Mesaana était la vraie cause de sa contrariété. L’Élue enseignait ce qu’elle voulait, et rien de plus, faisait allusion à des merveilles, mais les gardait pour elle. Et Mesaana se servait d’elle comme d’une commissionnaire. Elle siégeait à la tête du Conseil Suprême, et connaissait le nom de toutes les Sœurs Noires. Mesaana ne pouvait pas en dire autant. Elle manifestait peu d’intérêt pour ceux à qui elle donnait des ordres, pourvu que ceux-ci soient exécutés à la lettre. Trop souvent, elle exigeait qu’ils le soient par Alviarin, elle-même, la forçant à fréquenter des hommes et des femmes qui se croyaient ses égaux juste parce qu’ils servaient aussi le Grand Seigneur. Trop d’Amis du Ténébreux se croyaient les égaux des Aes Sedai, ou même leurs supérieurs. Pire, Mesaana lui interdisait de faire un exemple. Ils se comportaient comme d’ignobles petits rongeurs, incapables de canaliser, et Alviarin devait être polie avec eux, uniquement parce que certains pouvaient être utiles à un quelconque Élu ! À l’évidence, Mesaana ne savait pas lequel avec certitude. Comme elle faisait partie des Élus, cette incertitude faisait sourire Alviarin dans la poussière des corridors.

Éclairée par la boule de lumière blafarde flottant devant elle, Alviarin avançait d’un pas glissé sur les pavés inégaux du couloir, lissant la poussière derrière elle par petites touches d’Air plumeuses, pour qu’elle ne semble pas avoir été dérangée, tout en se répétant quelques paroles choisies qu’elle aimerait dire à Mesaana. Elle n’en prononcerait aucune, naturellement, ce qui ne fit qu’attiser son irritation. Critiquer l’un des Élus même dans des termes les plus anodins, était un chemin direct vers la souffrance d’un châtiment garanti, sinon vers la mort. Presque certainement les deux, à vrai dire. Avec les Élus, ramper et obéir était la seule façon de survivre. C’était le prix de l’immortalité. Avec ça, elle pouvait acquérir tout le pouvoir qu’elle désirait, bien plus qu’aucune Amyrlin n’en avait jamais eu. Mais d’abord, il fallait survivre.
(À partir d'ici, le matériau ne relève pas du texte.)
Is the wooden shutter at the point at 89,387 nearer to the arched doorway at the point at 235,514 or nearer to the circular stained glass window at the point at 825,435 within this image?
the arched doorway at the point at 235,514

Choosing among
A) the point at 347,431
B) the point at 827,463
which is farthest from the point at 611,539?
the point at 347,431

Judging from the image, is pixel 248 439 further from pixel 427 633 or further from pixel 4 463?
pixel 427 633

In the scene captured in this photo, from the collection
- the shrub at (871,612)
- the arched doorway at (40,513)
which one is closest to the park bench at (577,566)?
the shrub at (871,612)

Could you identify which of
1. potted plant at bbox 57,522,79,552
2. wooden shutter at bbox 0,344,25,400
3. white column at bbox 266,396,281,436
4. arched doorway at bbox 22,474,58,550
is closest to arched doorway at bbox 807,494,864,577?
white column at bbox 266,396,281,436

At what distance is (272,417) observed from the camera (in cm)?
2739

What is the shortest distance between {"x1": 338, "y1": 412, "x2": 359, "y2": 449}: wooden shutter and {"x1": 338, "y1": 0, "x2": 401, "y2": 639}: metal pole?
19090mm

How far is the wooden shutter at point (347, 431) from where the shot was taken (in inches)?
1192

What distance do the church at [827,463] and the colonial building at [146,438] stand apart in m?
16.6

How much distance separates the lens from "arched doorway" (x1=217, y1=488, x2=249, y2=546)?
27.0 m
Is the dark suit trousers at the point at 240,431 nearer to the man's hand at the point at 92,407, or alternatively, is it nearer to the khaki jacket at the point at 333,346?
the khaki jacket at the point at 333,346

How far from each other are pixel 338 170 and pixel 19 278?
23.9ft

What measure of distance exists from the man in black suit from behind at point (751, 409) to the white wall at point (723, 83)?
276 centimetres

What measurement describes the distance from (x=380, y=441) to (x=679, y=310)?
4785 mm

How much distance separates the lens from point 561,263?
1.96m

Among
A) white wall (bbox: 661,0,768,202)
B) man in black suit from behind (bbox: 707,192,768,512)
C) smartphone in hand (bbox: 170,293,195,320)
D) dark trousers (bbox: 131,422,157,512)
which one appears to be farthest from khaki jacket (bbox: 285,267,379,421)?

Quand elle atteignit le premier palier, elle ne se soucia plus de dissimuler ses traces. Ici, il y avait beaucoup moins de poussière, et elle était sillonnée de traces de roues de charrettes à bras et d’empreintes de pieds ; les siennes ne se remarqueraient pas. Mais elle continua à marcher vite. Le plus souvent, l’idée de vivre éternellement la réjouissait, tout comme la perspective de disposer d’autant de pouvoir par l’intermédiaire de Mesaana, qu’elle en avait maintenant par l’intermédiaire d’Elaida. Enfin, presque ; espérer amener Mesaana au même stade de soumission qu’Elaida était trop ambitieux, mais elle pouvait quand même tirer les ficelles de la femme qui assurerait son élévation. Aujourd’hui, son esprit revenait sans cesse au fait qu’elle s’était absentée de la Tour pendant près d’un mois. Mesaana ne se serait pas donné la peine de vérifier son influence sur Elaida pendant son absence, mais si cette dernière se comportait mal, l’Élue en attribuerait sûrement la faute à Alviarin. Bien sûr, Elaida était parfaitement soumise depuis leur dernière rencontre. Elle l’avait suppliée de l’exempter des pénitences privées dispensées par la Maîtresse des Novices. Bien sûr, elle était trop soumise pour s’écarter du droit chemin. Sans ralentir sa marche, Alviarin repoussa fermement Elaida de son esprit.